◆ SOURCE TEXT:
Saturday, January 24, 2015

Orbital Aero Model: Vector Model

** Update 21 Jan 2017: This Vector class has been deprecated, new version posted here. **

I created a Vector class that is used extensively in the code. Absolute locations, relative locations, velocities, accelerations, and forces all use this same class to hold values in 3 dimensional space. My vector is a simple 1 dimensional array of 3 values. Using an array makes things easier when dealing with matrix math (which will be introduced later). Also keeping it generic means those values could be considered an x/y/z or phi/theta/psi (orientation).

Operator Overloading


Operator overloading allows the programmer to use standard math operators on structures or classes that the compiler would normally not know what to do with. I use them extensively with vectors in the Orbital Aero Model; it helps to both condense the code and make it more readable.

For example, I'm trying to add vectors b and c together to store them in a.

Instead of writing code such as:
a.x = b.x + c.x;
a.y = b.y + c.y;
a.z = b.z + c.z;

I could write:
a = b + c;

The overload for that case would be:
Vector Vector::operator+(const Vector &vectorToAdd)
{
return Vector(this->value[0] + vectorToAdd.value[0], this->value[1] + vectorToAdd.value[1], this->value[2] + vectorToAdd.value[2]);
}

The addition operation is being performed on vector b (this) and vector c (vectorToAdd). It is returning a new vector of the sum that is stored in a.

A similar example is to add the value of b into a.

Instead of writing code such as:
a.x += b.x;
a.y += b.y;
a.z += b.z;

I could write:
a += b;

The overload for that case would be:
Vector &Vector::operator+=(const Vector &vectorToAdd)

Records
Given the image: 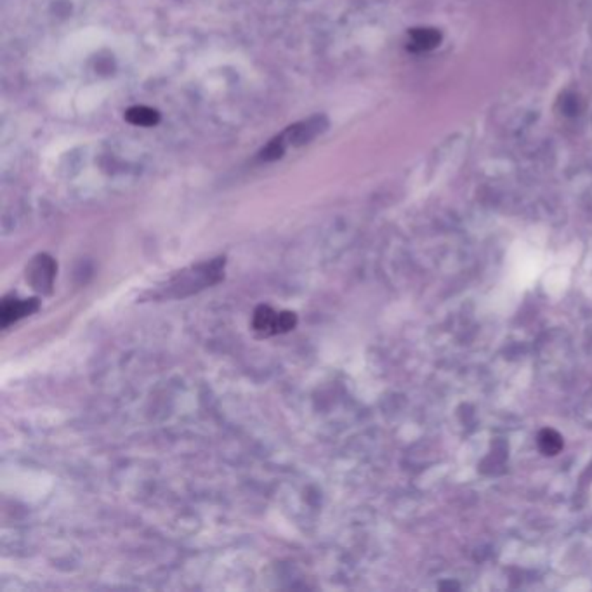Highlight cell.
I'll return each instance as SVG.
<instances>
[{"instance_id": "1", "label": "cell", "mask_w": 592, "mask_h": 592, "mask_svg": "<svg viewBox=\"0 0 592 592\" xmlns=\"http://www.w3.org/2000/svg\"><path fill=\"white\" fill-rule=\"evenodd\" d=\"M295 325H297V316L292 311H282V313H276L275 309H271L269 306H259L256 311H254L252 318V328L259 335L269 337L276 335V333H285L294 331Z\"/></svg>"}, {"instance_id": "2", "label": "cell", "mask_w": 592, "mask_h": 592, "mask_svg": "<svg viewBox=\"0 0 592 592\" xmlns=\"http://www.w3.org/2000/svg\"><path fill=\"white\" fill-rule=\"evenodd\" d=\"M56 269H58V266H56L54 259L49 257L47 254H40V256L35 257L32 264H30L26 278L30 280V283H32L33 288H37V290L49 292L52 287V282H54Z\"/></svg>"}, {"instance_id": "3", "label": "cell", "mask_w": 592, "mask_h": 592, "mask_svg": "<svg viewBox=\"0 0 592 592\" xmlns=\"http://www.w3.org/2000/svg\"><path fill=\"white\" fill-rule=\"evenodd\" d=\"M39 301L37 299H4L2 308H0V320L2 327L7 328L11 323H16L21 318L30 316L39 309Z\"/></svg>"}, {"instance_id": "4", "label": "cell", "mask_w": 592, "mask_h": 592, "mask_svg": "<svg viewBox=\"0 0 592 592\" xmlns=\"http://www.w3.org/2000/svg\"><path fill=\"white\" fill-rule=\"evenodd\" d=\"M441 42V32L436 28H412L408 32V51L424 52L438 47Z\"/></svg>"}, {"instance_id": "5", "label": "cell", "mask_w": 592, "mask_h": 592, "mask_svg": "<svg viewBox=\"0 0 592 592\" xmlns=\"http://www.w3.org/2000/svg\"><path fill=\"white\" fill-rule=\"evenodd\" d=\"M125 118L127 122H130L132 125L152 127L155 125V123H159L160 115L148 106H134L130 108V110H127Z\"/></svg>"}, {"instance_id": "6", "label": "cell", "mask_w": 592, "mask_h": 592, "mask_svg": "<svg viewBox=\"0 0 592 592\" xmlns=\"http://www.w3.org/2000/svg\"><path fill=\"white\" fill-rule=\"evenodd\" d=\"M538 447L545 455H557L563 450V438L554 429H544L538 434Z\"/></svg>"}]
</instances>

◆ TASKS TO PERFORM:
1 > In the vector model post, what structure does the Vector class use to hold its values?
2 > Reproduce the vector model post starting at "I created a" and ending at "store them in a.", swapping "extensively" for "heavily".
3 > Carry on the post about the Vector class from the point where it stops.

◆ PER-TASK OUTPUTS:
1 > A simple 1 dimensional array of 3 values.

2 >
I created a Vector class that is used heavily in the code. Absolute locations, relative locations, velocities, accelerations, and forces all use this same class to hold values in 3 dimensional space. My vector is a simple 1 dimensional array of 3 values. Using an array makes things easier when dealing with matrix math (which will be introduced later). Also keeping it generic means those values could be considered an x/y/z or phi/theta/psi (orientation).

Operator Overloading


Operator overloading allows the programmer to use standard math operators on structures or classes that the compiler would normally not know what to do with. I use them heavily with vectors in the Orbital Aero Model; it helps to both condense the code and make it more readable.

For example, I'm trying to add vectors b and c together to store them in a.

3 >
{
this->value[0] += vectorToAdd.value[0];
this->value[1] += vectorToAdd.value[1];
this->value[2] += vectorToAdd.value[2];
return *this;
}

The addition operation is being performed on vector a (this) and vector b (vectorToAdd). The summed value is stored directly in a.

Since so much of the code uses my vector class that has operator overloading, I figured it would be best to share that class first. As I extend the functionality of my vector math, I'll update this post to include the latest additions.

More Resources


For more information on vector math, I recommend learning the following concepts:
Vector
Dot Product
Cross Product

If you've never seen a Dot Product or Cross Product before, you may be questioning what they're for. They're actually both VERY important concepts when doing 3-dimensional math. You'll see examples of them in action in the code that follows.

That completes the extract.